Recommendations to DEFF • •
DEFF chooses to position the research library community as a significant partner in the development of e-science. DEFF establishes dedicated capacity within its program agenda over time and building a shared understanding among the members of the component issues and challenges for library engagement. DEFF works actively for the generation of a community-wide cooperation/partnering for e-Science re-visioning the tasks of research libraries. DEFF consults a part time equivalent for ongoing observation within the wider range of e-Science, relevant for research libraries, keeping the level of knowledge up-todate. DEFF supports the establishment of an online resource for e-Science topic, pointing to current research, projects and resources. DEFF joins international networks and activities such as http://www.dresnet.net/related-networks to get relevant international connections regarding the topics.
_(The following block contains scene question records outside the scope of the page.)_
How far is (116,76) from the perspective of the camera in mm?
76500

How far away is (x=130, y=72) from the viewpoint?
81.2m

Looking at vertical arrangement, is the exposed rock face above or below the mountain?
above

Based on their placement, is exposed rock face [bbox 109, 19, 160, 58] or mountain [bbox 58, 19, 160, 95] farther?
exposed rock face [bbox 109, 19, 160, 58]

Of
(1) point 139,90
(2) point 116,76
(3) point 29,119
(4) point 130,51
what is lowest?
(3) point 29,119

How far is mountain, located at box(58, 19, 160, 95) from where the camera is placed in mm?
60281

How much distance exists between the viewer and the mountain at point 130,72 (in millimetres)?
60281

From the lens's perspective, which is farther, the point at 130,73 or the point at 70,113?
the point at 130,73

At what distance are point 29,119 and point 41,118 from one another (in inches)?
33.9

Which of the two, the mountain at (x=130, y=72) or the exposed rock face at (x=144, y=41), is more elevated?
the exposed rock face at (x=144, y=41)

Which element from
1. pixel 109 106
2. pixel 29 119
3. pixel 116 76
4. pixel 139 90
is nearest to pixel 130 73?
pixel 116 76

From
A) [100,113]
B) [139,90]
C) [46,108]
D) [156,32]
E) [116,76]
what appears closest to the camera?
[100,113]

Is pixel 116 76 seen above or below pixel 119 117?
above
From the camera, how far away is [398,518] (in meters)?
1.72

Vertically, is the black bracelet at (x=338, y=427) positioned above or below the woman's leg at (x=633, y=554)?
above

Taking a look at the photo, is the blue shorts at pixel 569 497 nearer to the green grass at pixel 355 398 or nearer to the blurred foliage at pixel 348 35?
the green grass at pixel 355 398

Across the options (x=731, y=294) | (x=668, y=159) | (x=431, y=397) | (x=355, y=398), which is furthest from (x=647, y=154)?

DEFF supports efforts on education for the research library community about scientific trends, the emergent role of data curration, characteristics of virtual organizations, relevant policy for data and research dissemination, and tools and infrastructure systems. DEFF will identify skills necessary by these developments. DEFF supports and encourages Open Data archiving, access to Open Data and other forms of e-Science initiatives that augment research material supporting publisher's so called "supplementary" material if it is Open Data (i.e. as described by Science Commons and Open Data Commons). DEFF supports case studies by research libraries on providing access to e-Science and Open Data material, especially in "small science". DEFF works towards providing access to e-Science resources through library OPACs, library websites and integrated search engines.